Imagine a woman walking out of a Delhi pub. What do you see? High heels. Lipstick. Perfume. Perhaps a nice dress. Certainly not what you’d call an average woman from Delhi.
Now imagine the men walking out of the same pub at the same time. What do you see now? An altogether fuzzier image. Unshaven Sarkari babus and suburban husbands mingling with students and corporate types. More nuance. Less sharpness. Harder to generalize. Average.
Why that difference? Is it just bias, or is there some truth to the thought experiment?
I say there’s truth there. Fact is, the average woman from Delhi does not frequent pubs. I don’t have statistics to back this up. I don’t have double-blind surveys. But I do have my everyday experience interacting with North Indian women.
Women, you see, are held to wholly different standards from men. Moreover, these standards are not just different, they are altogether fewer. Men, in the perception of Indian society, fall on a finely graded scale which runs from positively cherubic to positively criminal, with most falling somewhere in-between. For women, there are only two basic standards – vamp and angel.
An old friend, who I’ll call Amirah, had an emotionally (and somewhat physically) abusive husband. He would yell at her for trivial reasons, drag her by the hair if she annoyed him, and threaten to divorce her if she protested his actions.
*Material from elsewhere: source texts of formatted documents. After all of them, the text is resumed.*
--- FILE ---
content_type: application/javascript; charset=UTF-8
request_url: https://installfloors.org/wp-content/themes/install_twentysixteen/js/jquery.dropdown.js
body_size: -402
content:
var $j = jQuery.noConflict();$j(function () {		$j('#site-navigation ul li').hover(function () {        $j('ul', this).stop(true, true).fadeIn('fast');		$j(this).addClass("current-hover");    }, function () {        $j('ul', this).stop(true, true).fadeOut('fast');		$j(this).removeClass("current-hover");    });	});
This husband also abstained from alcohol, was a great dad, was deeply religious and gave a substantial part of his income regularly to charity – all of which were points important to Amirah. Therefore, in her eyes, he wasn’t all bad. He just had a few flaws. She took a nuanced view, and I’m sure a lot of Indians would agree with her in that. How many times have we heard much worse abuse being excused for reasons such as “at least he’s not having an affair”? There is a continuum here, not a mere good/bad dichotomy.
That continuum does not exist in any meaningful form when it comes to women. In the view of the average North Indian, a good, traditional woman has no overlapping features with the social butterfly persona of the ‘modern’ desi chick who likes to kick back with a few beers at the local bar after work. Many traditional women, especially after marriage, spend their entire lives proving to the world that they are angels, not vamps, not pub-goers, not short-dress-wearers. They will give up their dressing style, their beliefs, their attitudes, their culture… everything, just to create the perception which they have been taught is paramount in their lives.
Why must we continue to live like that?
Let us move beyond the duality.
Between the extremes of good and bad, there is a moral void, a no woman’s land, a place that is frightening and yet exhilarating in equal measure to the conservative among us. But I personally declare, as a woman and as a lifelong campaigner for equality and justice, that that void is indeed our promised land. It is where we must throng. It is where we must find our niche and make ourselves comfortable.
Let society nurse its false dichotomies. We will, in the meantime, accept ourselves as creatures of the void, for with that acceptance will come illumination, and with illumination will come realization that that void is not a void at all. It is the smörgåsbord of the infinite shades of Grey, the shades define, shape us, and portray us as unique and precious individuals in our own regard. What could be more precious than that?